Plusieurs plateformes, dont Rize  fait partie des plus connues, permettent de comprendre son empreinte carbone, de définir ses pratiques cibles, et d’accéder à la rémunération associée. 

Si l’agriculture stocke du carbone depuis des siècles, qu’est-ce qui a changé aujourd’hui pour que l’on finance certaines pratiques agricoles? Quels sont les mécanismes des financements carbone et est-ce utile pour les agriculteurs? 

L’agriculture, génératrice de financements carbone via les certificats carbone

Les certificats carbone (parfois autrement appelés crédits carbone) sont un mécanisme permettant de financer des projets d’atténuation du changement climatique en s’inspirant du protocole de Kyoto. L’unité retenue pour un certificat est la tonne équivalent carbone (permettant d’inclure d’autres gaz sur une échelle carbone).

Ils sont échangés sur des marchés volontaires, à savoir qu’ils ne permettent pas de répondre à des obligations réglementaires, et sont des actions supplémentaires engagées par des organisations.

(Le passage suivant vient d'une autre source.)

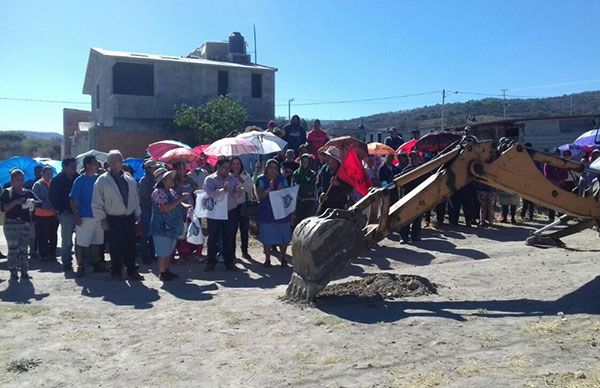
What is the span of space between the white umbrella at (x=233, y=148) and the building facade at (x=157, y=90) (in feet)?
63.6

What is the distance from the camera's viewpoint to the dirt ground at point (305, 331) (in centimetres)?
536

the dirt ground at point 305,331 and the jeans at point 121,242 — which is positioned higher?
the jeans at point 121,242

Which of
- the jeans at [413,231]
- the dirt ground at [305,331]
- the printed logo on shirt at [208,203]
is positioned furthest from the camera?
the jeans at [413,231]

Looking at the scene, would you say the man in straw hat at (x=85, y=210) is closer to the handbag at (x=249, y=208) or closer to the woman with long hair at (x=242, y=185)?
the woman with long hair at (x=242, y=185)

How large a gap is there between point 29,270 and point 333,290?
596cm

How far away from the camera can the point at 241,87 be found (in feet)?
121

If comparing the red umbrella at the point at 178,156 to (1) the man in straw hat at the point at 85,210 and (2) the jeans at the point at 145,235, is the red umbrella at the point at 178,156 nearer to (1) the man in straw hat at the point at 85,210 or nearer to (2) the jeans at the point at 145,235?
(2) the jeans at the point at 145,235

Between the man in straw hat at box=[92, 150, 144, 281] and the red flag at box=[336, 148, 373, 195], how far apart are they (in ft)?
11.5

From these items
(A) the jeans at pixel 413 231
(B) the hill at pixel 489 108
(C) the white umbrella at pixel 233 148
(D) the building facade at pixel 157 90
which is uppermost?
(B) the hill at pixel 489 108

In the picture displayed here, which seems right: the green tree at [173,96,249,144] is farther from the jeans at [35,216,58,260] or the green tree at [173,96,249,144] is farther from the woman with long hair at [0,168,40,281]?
the woman with long hair at [0,168,40,281]

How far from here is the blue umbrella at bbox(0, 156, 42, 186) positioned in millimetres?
13883

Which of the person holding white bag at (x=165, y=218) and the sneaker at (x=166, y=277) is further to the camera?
the sneaker at (x=166, y=277)

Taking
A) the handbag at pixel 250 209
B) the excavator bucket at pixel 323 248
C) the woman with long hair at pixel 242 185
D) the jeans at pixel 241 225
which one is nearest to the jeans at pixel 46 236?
the jeans at pixel 241 225

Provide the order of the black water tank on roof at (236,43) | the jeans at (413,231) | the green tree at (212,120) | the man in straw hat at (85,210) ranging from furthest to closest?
the black water tank on roof at (236,43), the green tree at (212,120), the jeans at (413,231), the man in straw hat at (85,210)
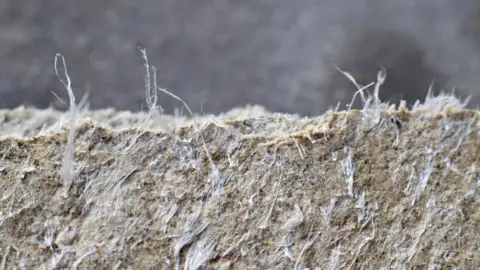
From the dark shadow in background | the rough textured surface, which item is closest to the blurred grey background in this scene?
the dark shadow in background

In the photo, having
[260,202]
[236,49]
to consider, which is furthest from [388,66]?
[260,202]

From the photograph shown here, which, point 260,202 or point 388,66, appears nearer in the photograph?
point 260,202

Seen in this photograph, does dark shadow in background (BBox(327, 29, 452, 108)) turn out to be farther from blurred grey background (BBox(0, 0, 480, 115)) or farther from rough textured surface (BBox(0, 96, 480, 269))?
rough textured surface (BBox(0, 96, 480, 269))

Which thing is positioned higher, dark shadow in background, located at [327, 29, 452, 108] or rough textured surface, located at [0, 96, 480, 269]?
dark shadow in background, located at [327, 29, 452, 108]

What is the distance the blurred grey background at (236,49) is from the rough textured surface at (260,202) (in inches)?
12.7

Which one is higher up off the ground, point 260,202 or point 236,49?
point 236,49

Ces organisations visent généralement, en complément d’une stratégie de réduction de leur empreinte environnementale, à financer des projets en vue de contribuer à la hauteur des émissions qu’ils n’arrivent pas à réduire à court terme.

Ainsi de nombreux secteurs qui n’ont pas accès aux marchés régulés du carbone financent leurs économies carbone sur le marché volontaire: on y retrouve en particulier des projets de protection ou de restauration d’espaces naturels, tels que les forêts ou les mangroves, des technologies moins émettrices, des énergies renouvelables, ou encore l’agriculture.

L’agriculture est en effet l’un des piliers de la lutte contre le changement climatique. Les besoins de productivité, la fertilisation et la mécanisation à grande échelle, placent ainsi l’agriculture parmi les secteurs les plus émetteurs, et montrent ainsi le potentiel de réduction par l’évolution des technologies et des pratiques. Par ailleurs, les sols et leur capacité à s’enrichir en matière organique (à savoir principalement du carbone), en font le premier potentiel de capture naturelle de carbone en Europe devant même la reforestation. L’agriculture est donc l’un des secteurs centraux dans la lutte pour le climat, et son financement devrait être une priorité.

La science au coeur du calcul de l’empreinte carbone

L’agriculture, certes, est un excellent « puits de carbone”, nous allons voir comment un agriculteur peut recevoir une rémunération. Rentrons à présent plus en détails sur le financement carbone.

La réponse à cette question repose sur la définition de ce qu’est un certificat carbone . Celui-ci représente une tonne de carbone stockée ou évitée par rapport à une situation initiale. Par conséquent, le certificat carbone naît d’une évolution de pratiques induisant une baisse de l’empreinte carbone. La question est alors de savoir comment calculer son empreinte à l’échelle d’une exploitation. 

Le carbone n’ayant ni couleur ni odeur, son calcul repose avant tout sur des consensus scientifiques et sur la manière dont on les met en pratique. Des méthodes sont nées à travers le monde afin d’apporter une réponse concrète permettant de mesurer l’impact carbone des pratiques agricoles (VM00042 de Verra, Méthode grande culture du Label Bas Carbone, GEOP-GC de Rize…). Ces méthodes sont la pierre angulaire du financement. En effet,  le sérieux d’une méthode permet d’assurer la confiance des financeurs et donc de soutenir la valeur pour le certificat carbone. On est d’autant plus prompt à payer un service que l’on croit en celui-ci.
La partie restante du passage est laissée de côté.